(DATA SHOWN)
⟨
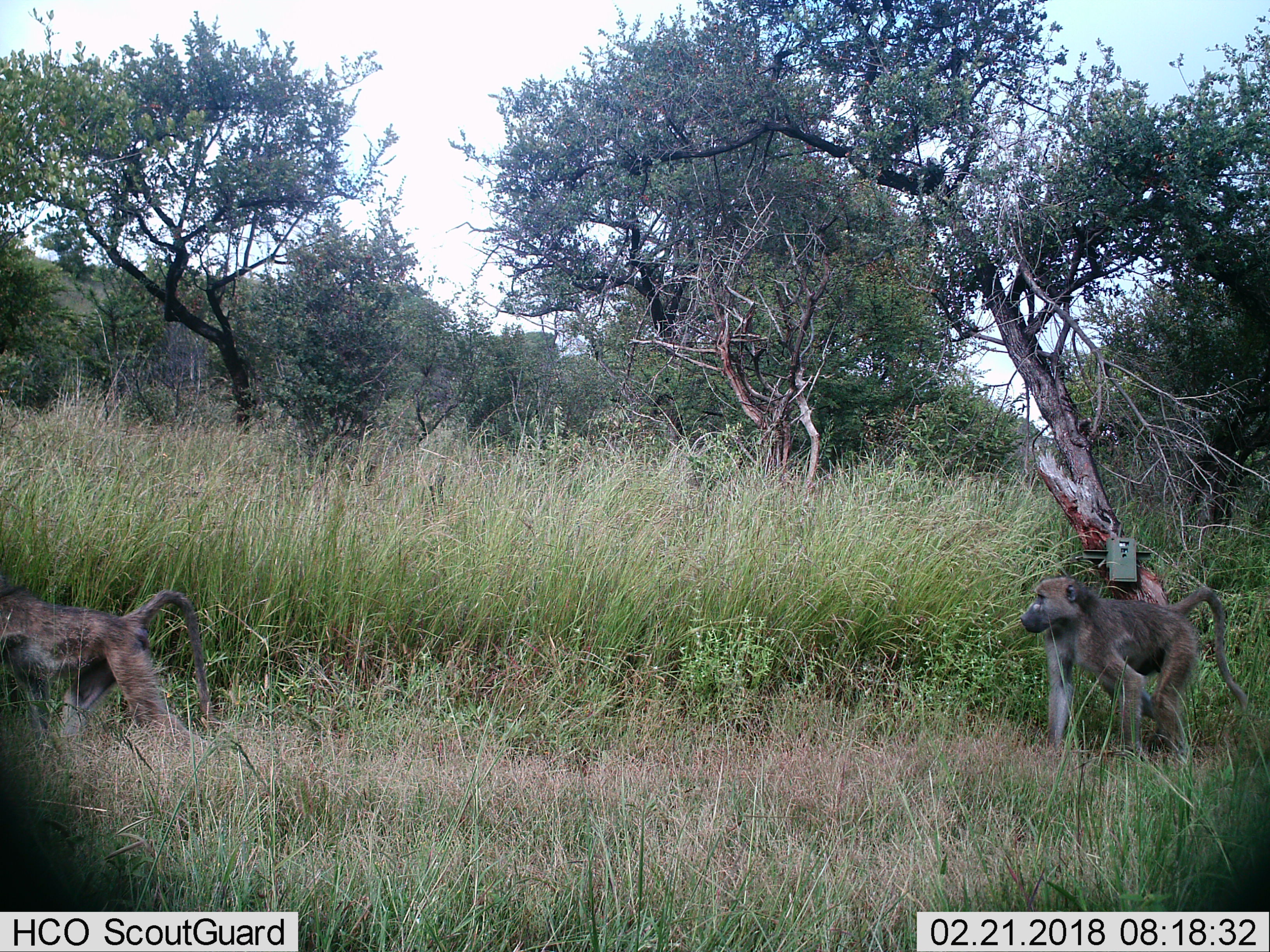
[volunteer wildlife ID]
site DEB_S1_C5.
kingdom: Animalia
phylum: Chordata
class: Mammalia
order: Primates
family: Cercopithecidae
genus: Papio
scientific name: Papio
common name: baboon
Baboon (Papio), count 2. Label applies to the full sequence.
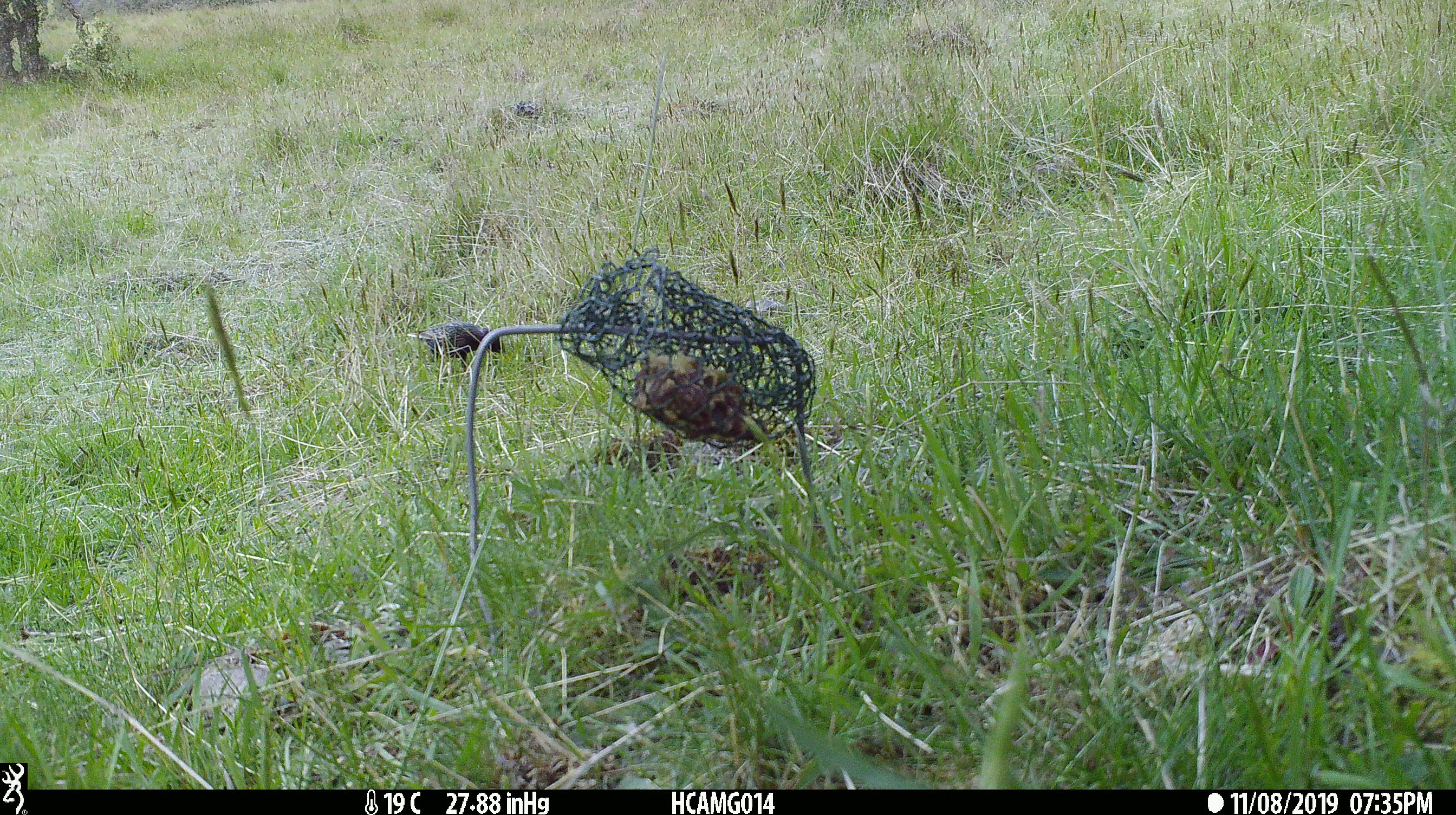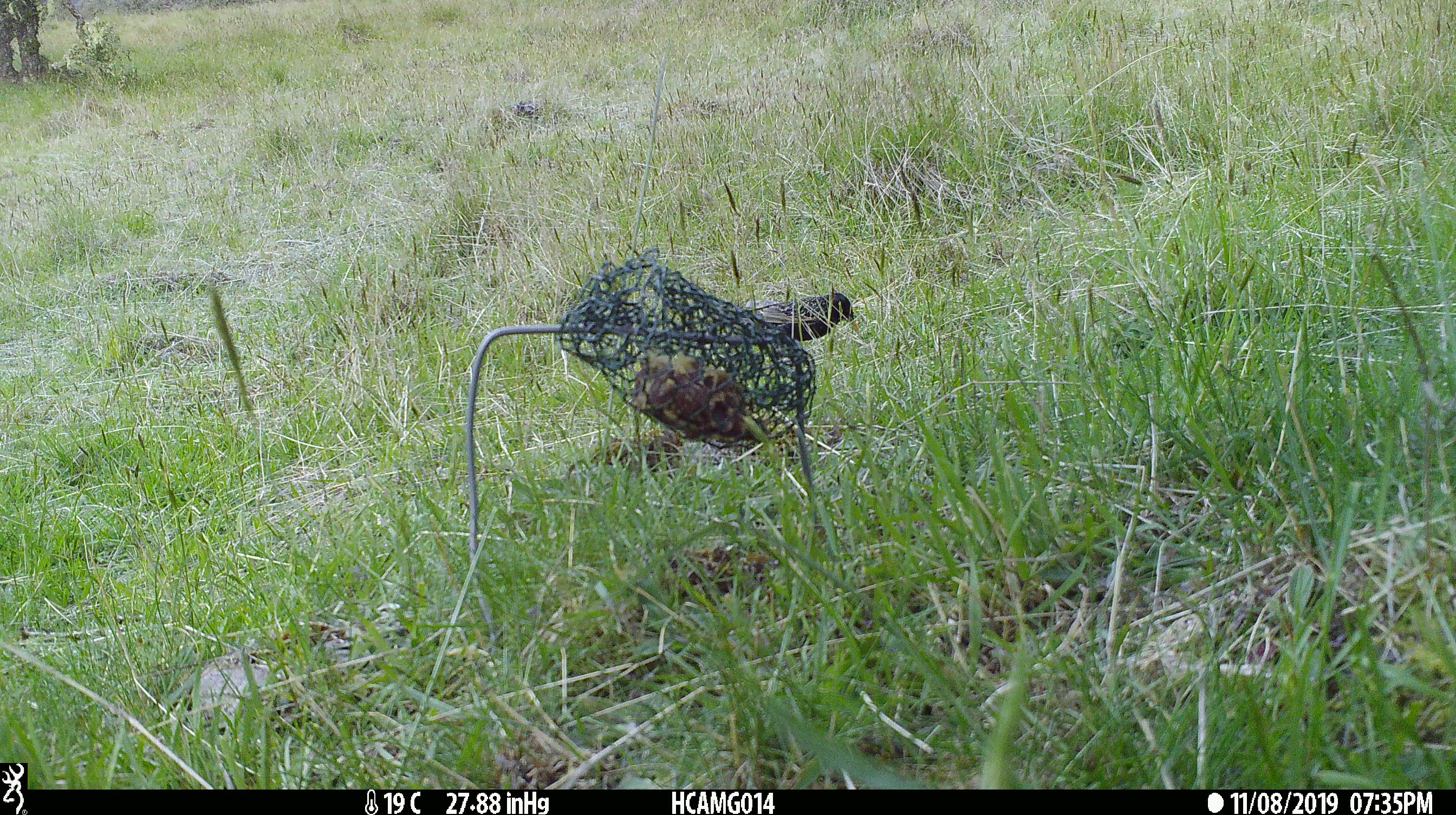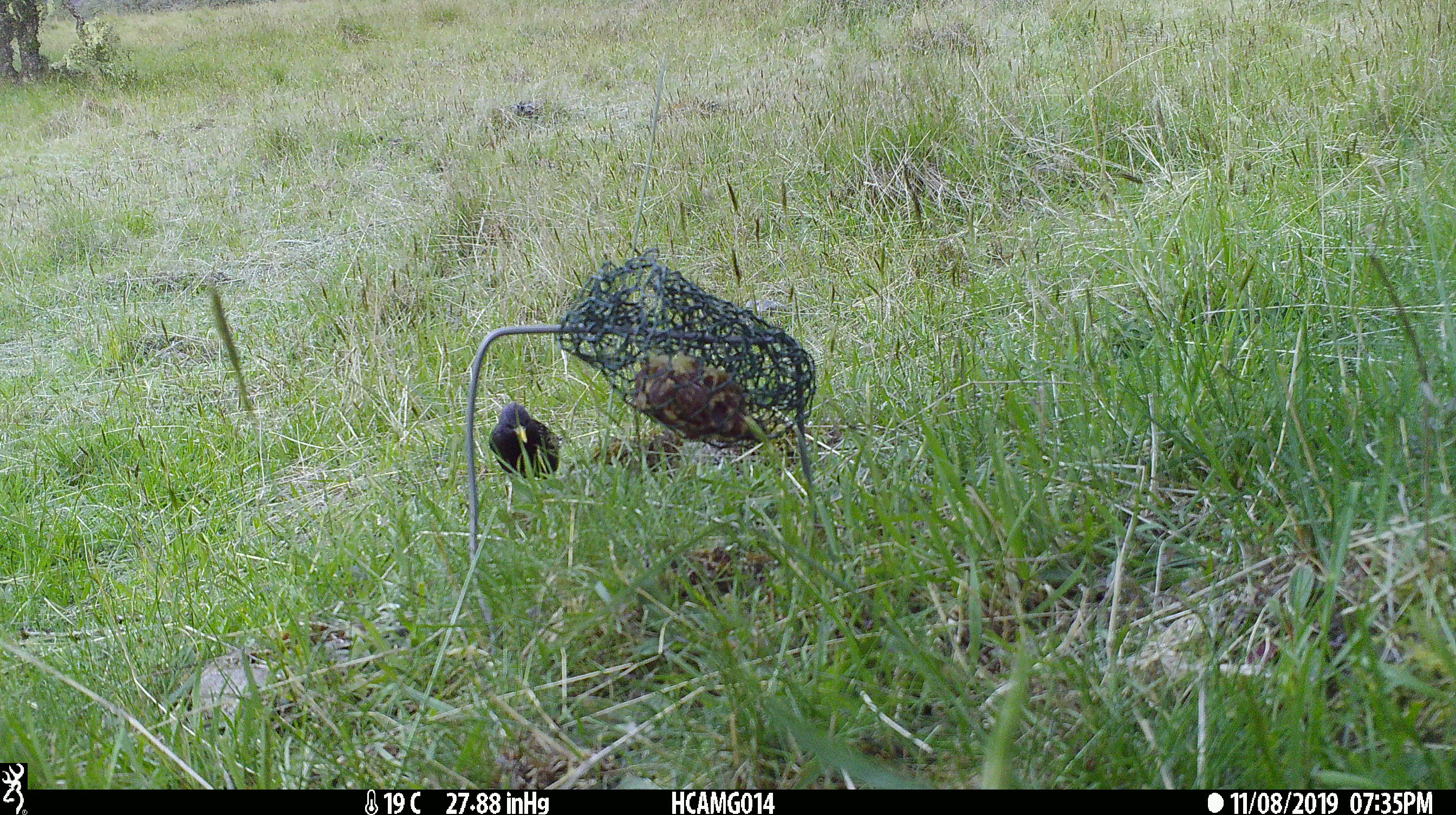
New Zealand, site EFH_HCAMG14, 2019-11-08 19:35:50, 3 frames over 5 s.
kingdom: Animalia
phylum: Chordata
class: Aves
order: Passeriformes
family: Sturnidae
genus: Sturnus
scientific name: Sturnus vulgaris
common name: european starling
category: starling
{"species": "starling (european starling) (Sturnus vulgaris)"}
⟩
(BRIEF) Exactly the lines from the one containing "genus: Papio" through the last line of the material above, both included and free of pictures, should make up your answer, please.

(YOUR SOLUTION)
genus: Papio
scientific name: Papio
common name: baboon
Baboon (Papio), count 2. Label applies to the full sequence.
New Zealand, site EFH_HCAMG14, 2019-11-08 19:35:50, 3 frames over 5 s.
kingdom: Animalia
phylum: Chordata
class: Aves
order: Passeriformes
family: Sturnidae
genus: Sturnus
scientific name: Sturnus vulgaris
common name: european starling
category: starling
{"species": "starling (european starling) (Sturnus vulgaris)"}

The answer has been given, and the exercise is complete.